The site was kepulu, just uphill from the current village of Napoʻopoʻo, since the village of Kaʻawaloa was mostly abandoned.

In about 1840 she developed breast cancer. In March 1841 she traveled to Honolulu for surgery by Dr. Gerrit P. Judd (without anesthetic). She recovered, and was preparing to leave when she died on May 5, 1841. She was buried in a royal plot in Honolulu.

== Legacy ==
The massive stone church would fall into ruin, but be rebuilt several times. Now known as Kahikolu Church, it is still in use today.

The "Chiefess Kapiʻolani Elementary School" is named for her.
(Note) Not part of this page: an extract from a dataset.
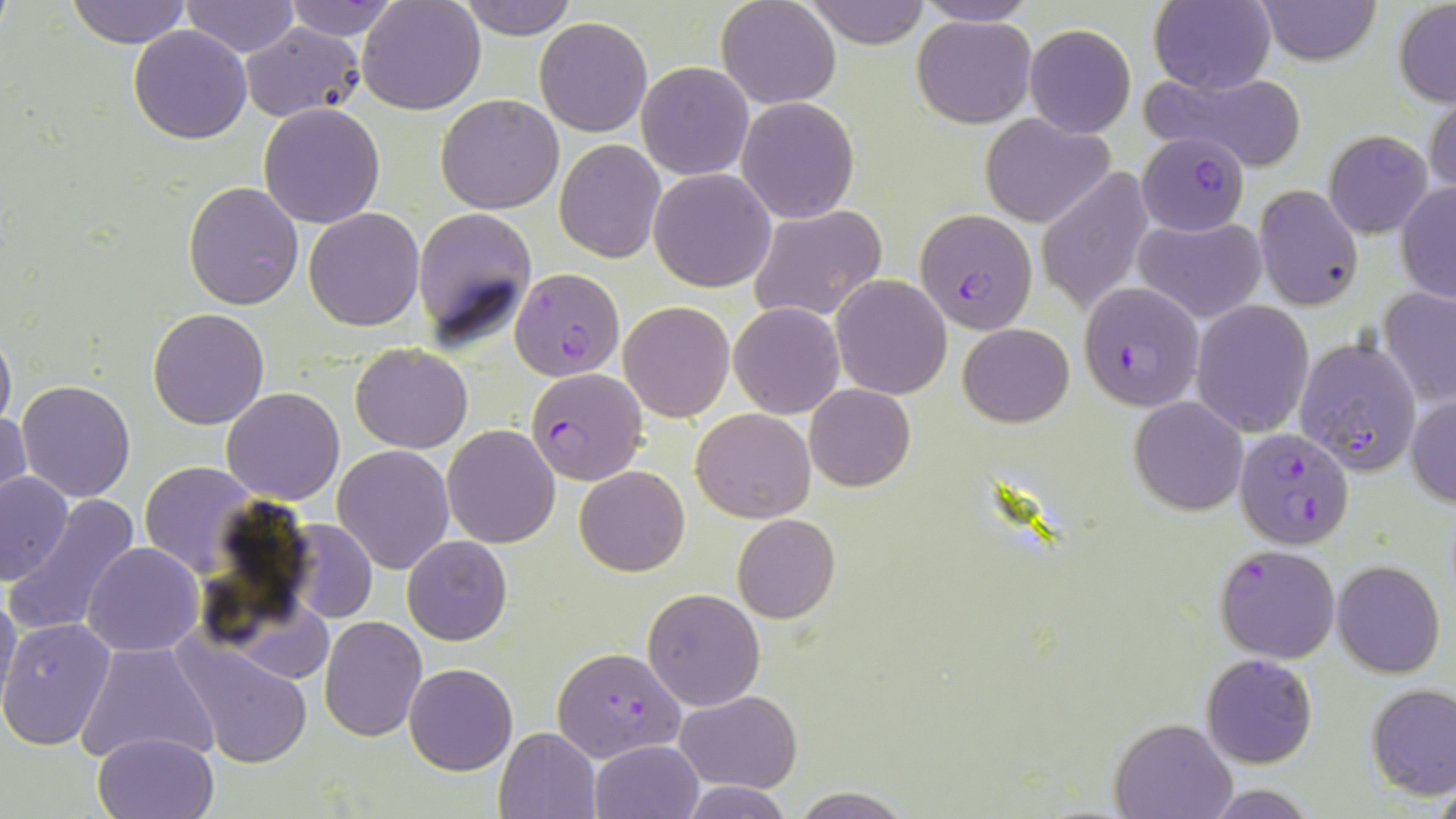
Approximate bounding boxes as [x1, y1, x2, y2] in pixels.
Plasmodium falciparum-infected red blood cells: [1138, 133, 1252, 236], [916, 209, 1039, 334], [510, 268, 625, 381], [1078, 282, 1204, 411], [1294, 336, 1421, 476], [525, 367, 648, 486], [1235, 429, 1354, 551], [1214, 543, 1341, 664], [553, 645, 686, 762].
No Plasmodium ovale, Plasmodium malariae, Plasmodium vivax, Babesia divergens, or Trypanosoma brucei observed.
As of 2008 enrollment was 402 students. The school is located at 966 Kilauea Avenue in Hilo, Hawaii.

The story of Kapiʻolani became very popular in the middle of the 19th century. The British author Alfred, Lord Tennyson (1809–1892) wrote a poem about her, published after his death by his son. Verse IV, for example reads:
Long as the lava-light

Glares from the lava-take,

Dazing the starlight;

Long as the silvery vapor in daylight,

Over the mountain

Floats, will the glory of Kapiolani be mingled with either on Hawa-i-ee.

Her nephew Kūhiō Kalanianaʻole named his daughter after her, who became known as Queen Kapiʻolani (1834–1899) when her husband became King Kalākaua. This namesake would in turn lend her name to several notable institutions in Hawaii.